▶ _INSTRUCTIONS TO FOLLOW_:
An exact copy of the data is required; the images should not appear in it.

▶ _DATA PROVIDED_:

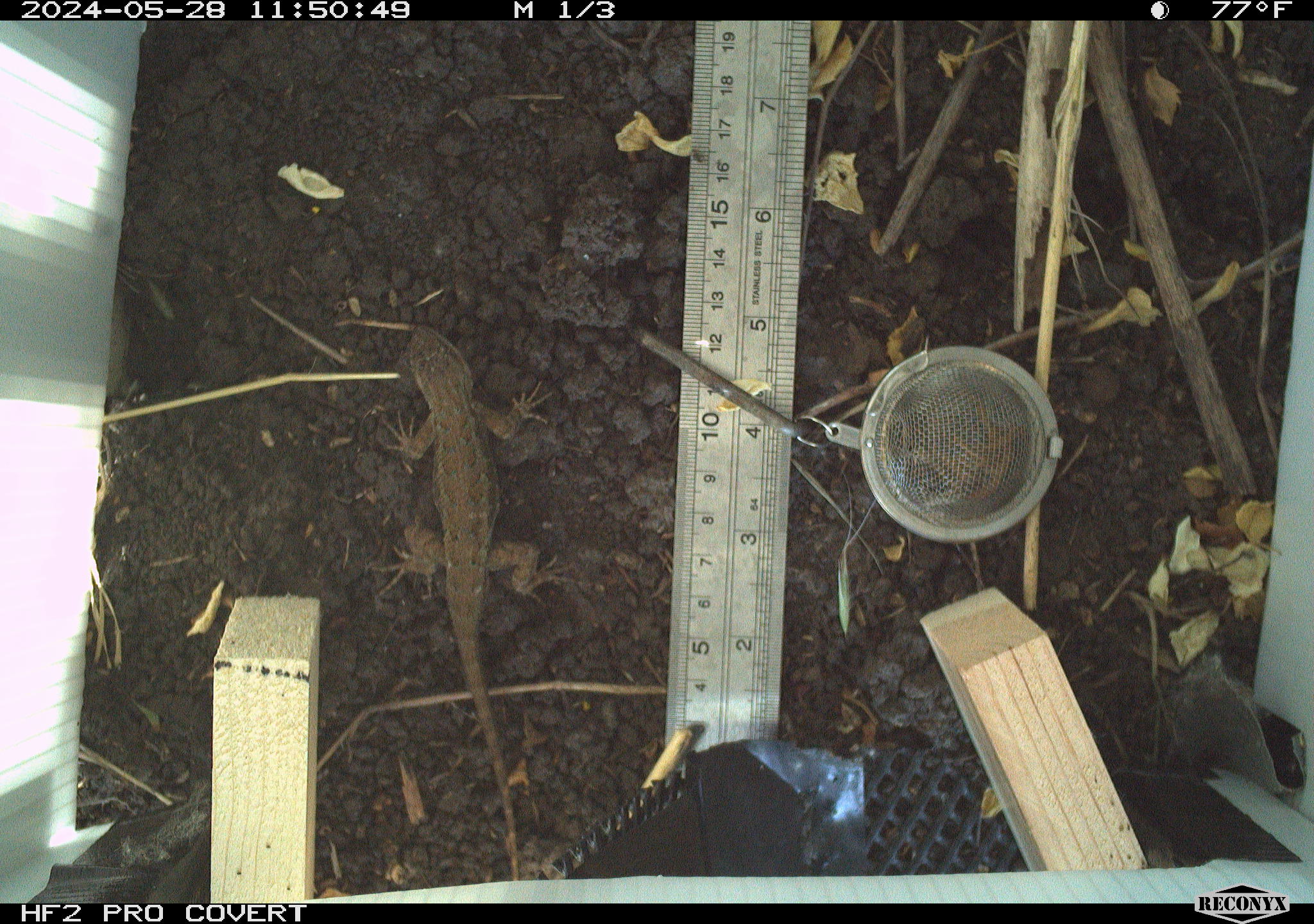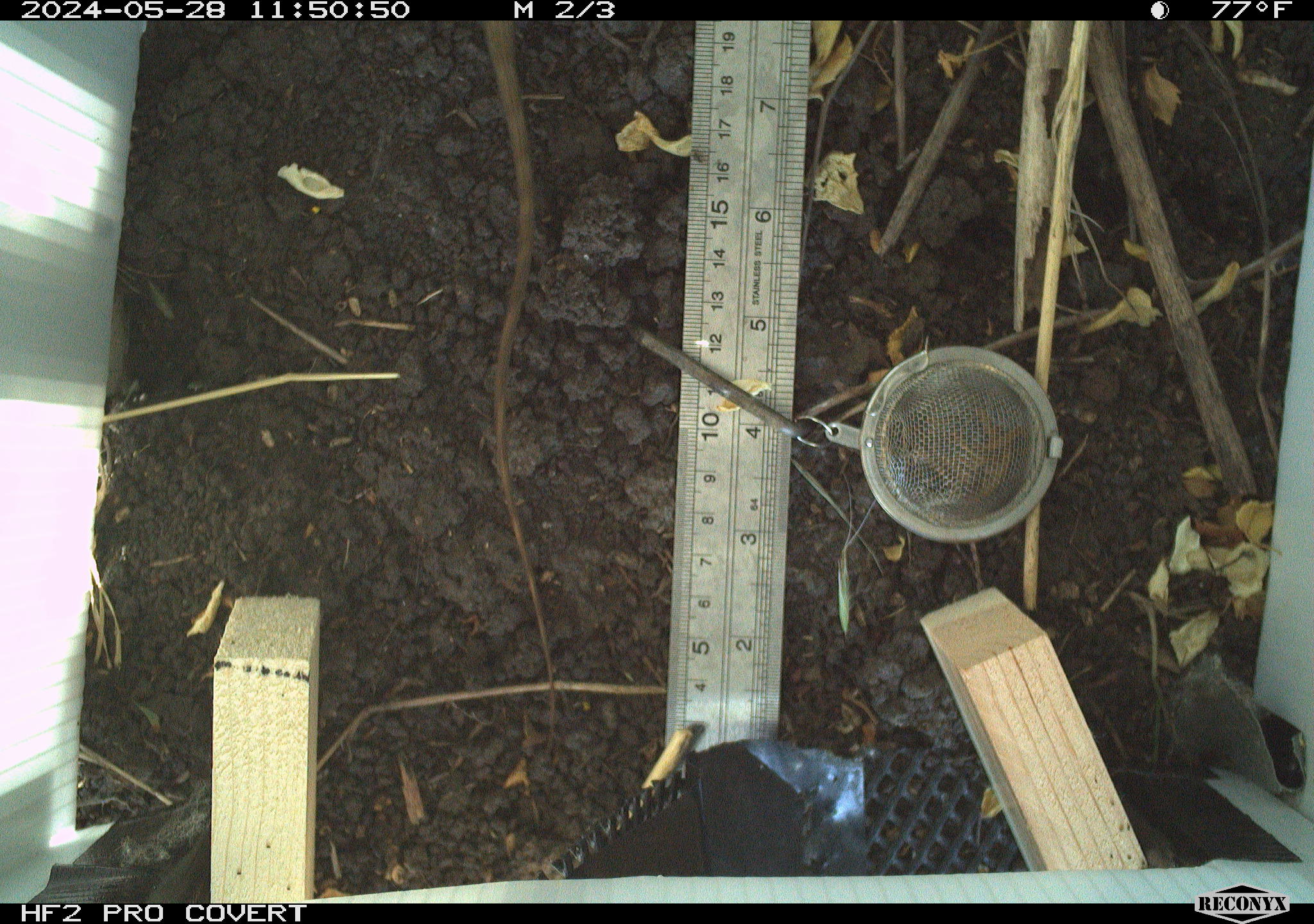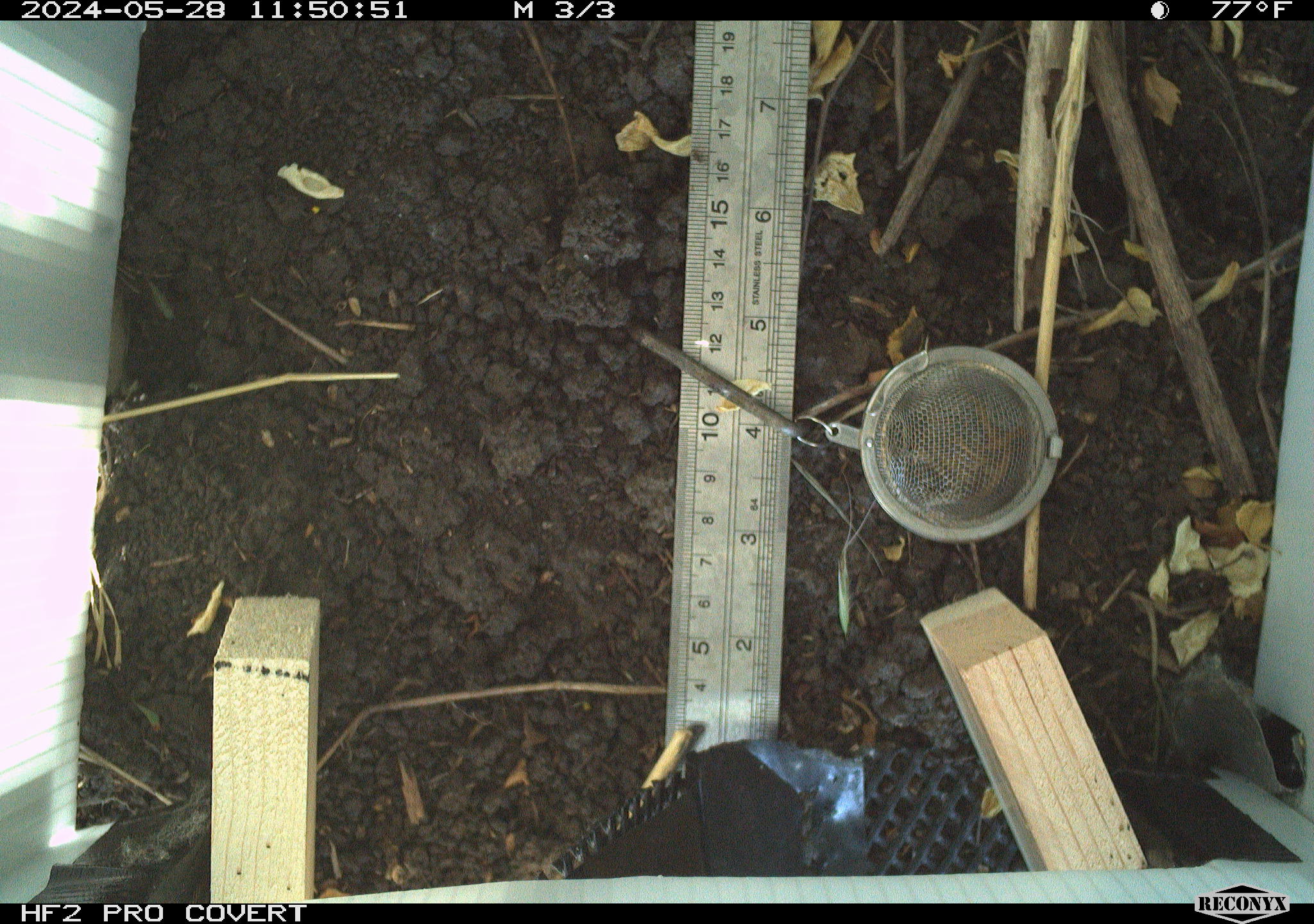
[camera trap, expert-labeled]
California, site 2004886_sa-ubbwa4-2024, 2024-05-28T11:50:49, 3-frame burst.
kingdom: Animalia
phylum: Chordata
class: Reptilia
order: Squamata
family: Phrynosomatidae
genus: Sceloporus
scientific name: Sceloporus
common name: spiny lizards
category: sceloporus species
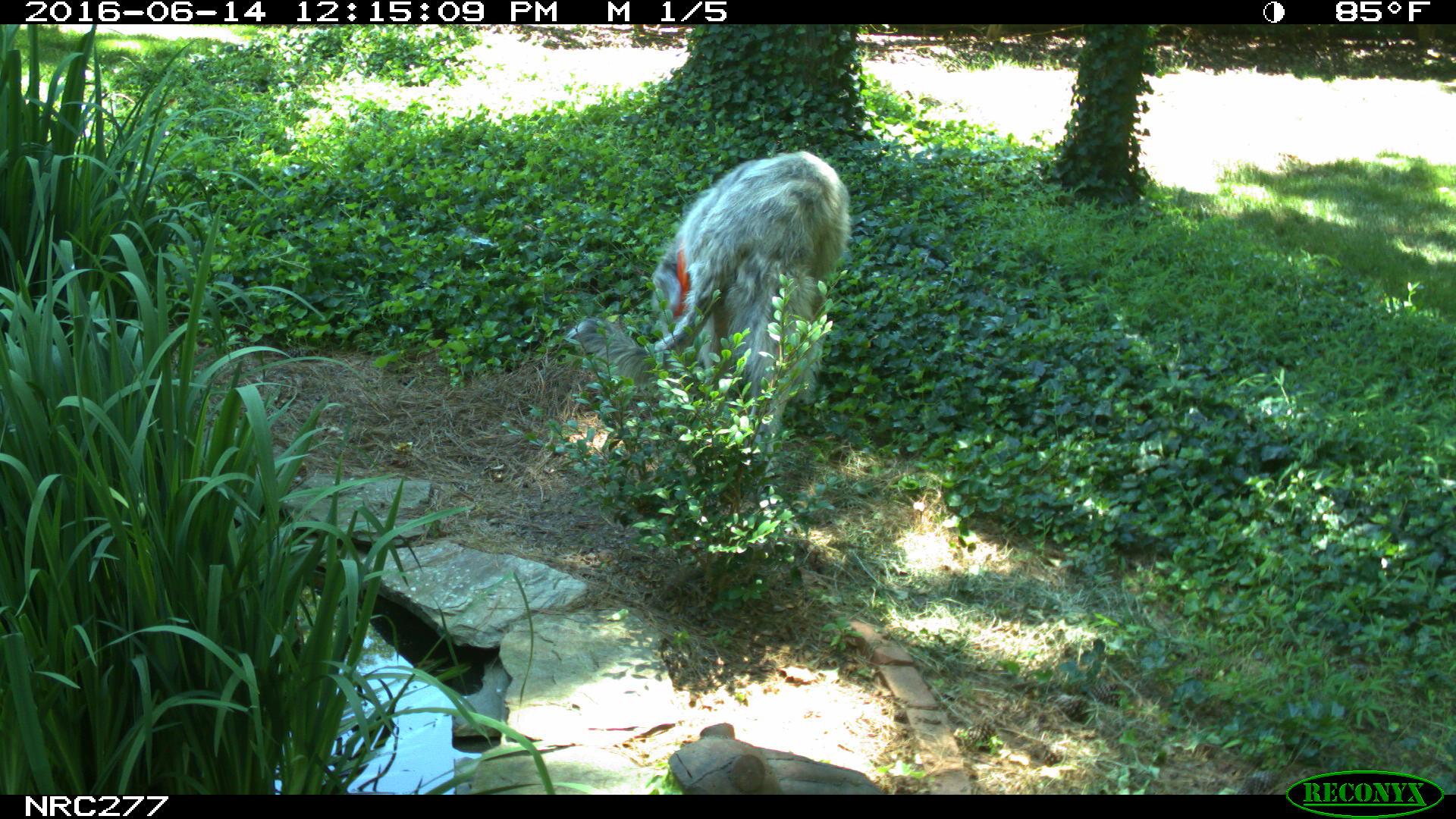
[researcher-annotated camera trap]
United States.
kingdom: Animalia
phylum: Chordata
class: Mammalia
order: Carnivora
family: Canidae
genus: Canis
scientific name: Canis familiaris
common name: domestic dog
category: Dog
Dog (domestic dog) (Canis familiaris).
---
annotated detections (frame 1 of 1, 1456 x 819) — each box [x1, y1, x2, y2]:
Dog: [633, 147, 848, 432]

▶ _WRITTEN SOLUTION_:
[camera trap, expert-labeled]
California, site 2004886_sa-ubbwa4-2024, 2024-05-28T11:50:49, 3-frame burst.
kingdom: Animalia
phylum: Chordata
class: Reptilia
order: Squamata
family: Phrynosomatidae
genus: Sceloporus
scientific name: Sceloporus
common name: spiny lizards
category: sceloporus species
[researcher-annotated camera trap]
United States.
kingdom: Animalia
phylum: Chordata
class: Mammalia
order: Carnivora
family: Canidae
genus: Canis
scientific name: Canis familiaris
common name: domestic dog
category: Dog
Dog (domestic dog) (Canis familiaris).
---
annotated detections (frame 1 of 1, 1456 x 819) — each box [x1, y1, x2, y2]:
Dog: [633, 147, 848, 432]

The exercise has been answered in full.